INSTRUCTIONS FOR THE TASK
Copy every one of the records below word for word, leaving the pictures out of your answer.

PROVIDED RECORDS
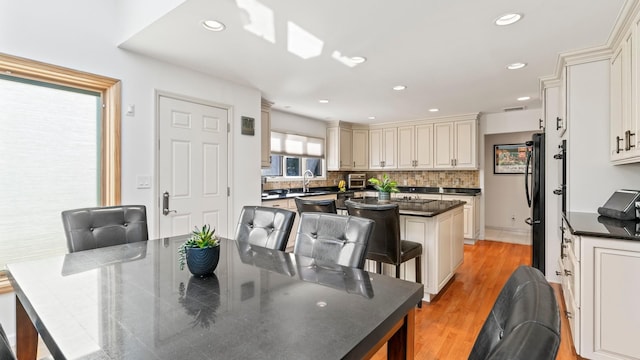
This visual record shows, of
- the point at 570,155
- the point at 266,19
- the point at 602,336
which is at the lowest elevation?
the point at 602,336

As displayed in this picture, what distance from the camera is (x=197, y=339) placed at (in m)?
0.79

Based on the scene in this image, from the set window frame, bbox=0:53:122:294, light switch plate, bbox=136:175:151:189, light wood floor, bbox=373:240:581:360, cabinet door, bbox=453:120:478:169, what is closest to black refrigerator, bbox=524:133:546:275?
light wood floor, bbox=373:240:581:360

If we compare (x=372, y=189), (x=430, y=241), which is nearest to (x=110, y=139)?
(x=430, y=241)

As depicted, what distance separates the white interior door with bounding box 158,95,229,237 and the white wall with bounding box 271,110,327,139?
66.4 inches

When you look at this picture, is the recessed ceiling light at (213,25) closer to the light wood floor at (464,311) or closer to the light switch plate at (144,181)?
the light switch plate at (144,181)

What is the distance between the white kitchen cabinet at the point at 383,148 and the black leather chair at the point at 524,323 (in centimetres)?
560

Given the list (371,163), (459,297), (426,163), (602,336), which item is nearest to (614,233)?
(602,336)

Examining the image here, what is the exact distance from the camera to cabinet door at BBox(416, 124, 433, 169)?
5.82m

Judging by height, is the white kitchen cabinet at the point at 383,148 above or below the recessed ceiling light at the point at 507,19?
below

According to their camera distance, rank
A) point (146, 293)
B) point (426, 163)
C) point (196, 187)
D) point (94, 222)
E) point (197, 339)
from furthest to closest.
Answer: point (426, 163), point (196, 187), point (94, 222), point (146, 293), point (197, 339)

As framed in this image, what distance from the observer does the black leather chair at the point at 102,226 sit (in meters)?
1.87

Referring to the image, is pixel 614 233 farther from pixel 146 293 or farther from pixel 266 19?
pixel 266 19

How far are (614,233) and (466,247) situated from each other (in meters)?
3.56

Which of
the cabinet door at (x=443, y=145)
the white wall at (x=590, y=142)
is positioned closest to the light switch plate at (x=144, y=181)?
the white wall at (x=590, y=142)
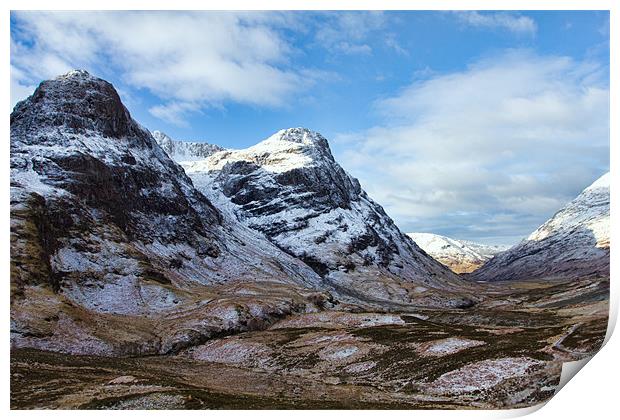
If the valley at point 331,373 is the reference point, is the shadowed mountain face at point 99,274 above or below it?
above

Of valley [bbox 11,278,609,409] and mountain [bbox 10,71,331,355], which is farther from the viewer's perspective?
mountain [bbox 10,71,331,355]

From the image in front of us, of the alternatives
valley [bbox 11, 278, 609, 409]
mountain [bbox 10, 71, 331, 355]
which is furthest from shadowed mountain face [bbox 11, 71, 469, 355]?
valley [bbox 11, 278, 609, 409]

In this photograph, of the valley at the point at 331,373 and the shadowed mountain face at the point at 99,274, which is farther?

ANSWER TO THIS PROBLEM
This visual record shows, of
- the point at 570,155
- the point at 266,19
- the point at 602,336
which is at the lowest elevation?
the point at 602,336

As displayed in this picture, what distance from the camera is (x=197, y=339) placed at (in m)?
0.79

Based on the scene in this image, from the set window frame, bbox=0:53:122:294, light switch plate, bbox=136:175:151:189, light wood floor, bbox=373:240:581:360, cabinet door, bbox=453:120:478:169, what is closest to black refrigerator, bbox=524:133:546:275?
light wood floor, bbox=373:240:581:360

If we compare (x=372, y=189), (x=430, y=241), which is nearest to (x=110, y=139)?
(x=430, y=241)

As depicted, what distance separates the white interior door with bounding box 158,95,229,237 and the white wall with bounding box 271,110,327,139?
66.4 inches

When you look at this picture, is the recessed ceiling light at (213,25) closer to the light wood floor at (464,311) or closer to the light switch plate at (144,181)?
the light switch plate at (144,181)

What is the distance between the white kitchen cabinet at the point at 383,148 and the black leather chair at the point at 524,323 (in centimetres)?
560

Given the list (371,163), (459,297), (426,163), (602,336), which item is nearest to (614,233)?
(602,336)

Examining the image here, what is the exact distance from the camera to cabinet door at BBox(416, 124, 433, 169)?
5.82m

Judging by height, is the white kitchen cabinet at the point at 383,148 above or below the recessed ceiling light at the point at 507,19?
below

According to their camera distance, rank
A) point (146, 293)
B) point (426, 163)
C) point (196, 187)
D) point (94, 222)
E) point (197, 339)
from furthest to closest.
Answer: point (426, 163), point (196, 187), point (94, 222), point (146, 293), point (197, 339)

As framed in this image, what distance from the observer does the black leather chair at the point at 102,226 sit (in meters)?
1.87

Referring to the image, is pixel 614 233 farther from pixel 146 293 or farther from pixel 266 19?
pixel 266 19

How far are (614,233) and (466,247) situated from each other (in meters)?
3.56

Which of
the cabinet door at (x=443, y=145)
the white wall at (x=590, y=142)
is positioned closest to the light switch plate at (x=144, y=181)?
the white wall at (x=590, y=142)
If the valley at point 331,373 is the reference point, is the shadowed mountain face at point 99,274 above or below it?
above

Of valley [bbox 11,278,609,409] and mountain [bbox 10,71,331,355], which is farther from the viewer's perspective?
mountain [bbox 10,71,331,355]

From the image in front of us, of the alternatives
valley [bbox 11, 278, 609, 409]
mountain [bbox 10, 71, 331, 355]
which is furthest from shadowed mountain face [bbox 11, 71, 469, 355]?
valley [bbox 11, 278, 609, 409]

In this photograph, of the valley at the point at 331,373 and the shadowed mountain face at the point at 99,274, which is farther?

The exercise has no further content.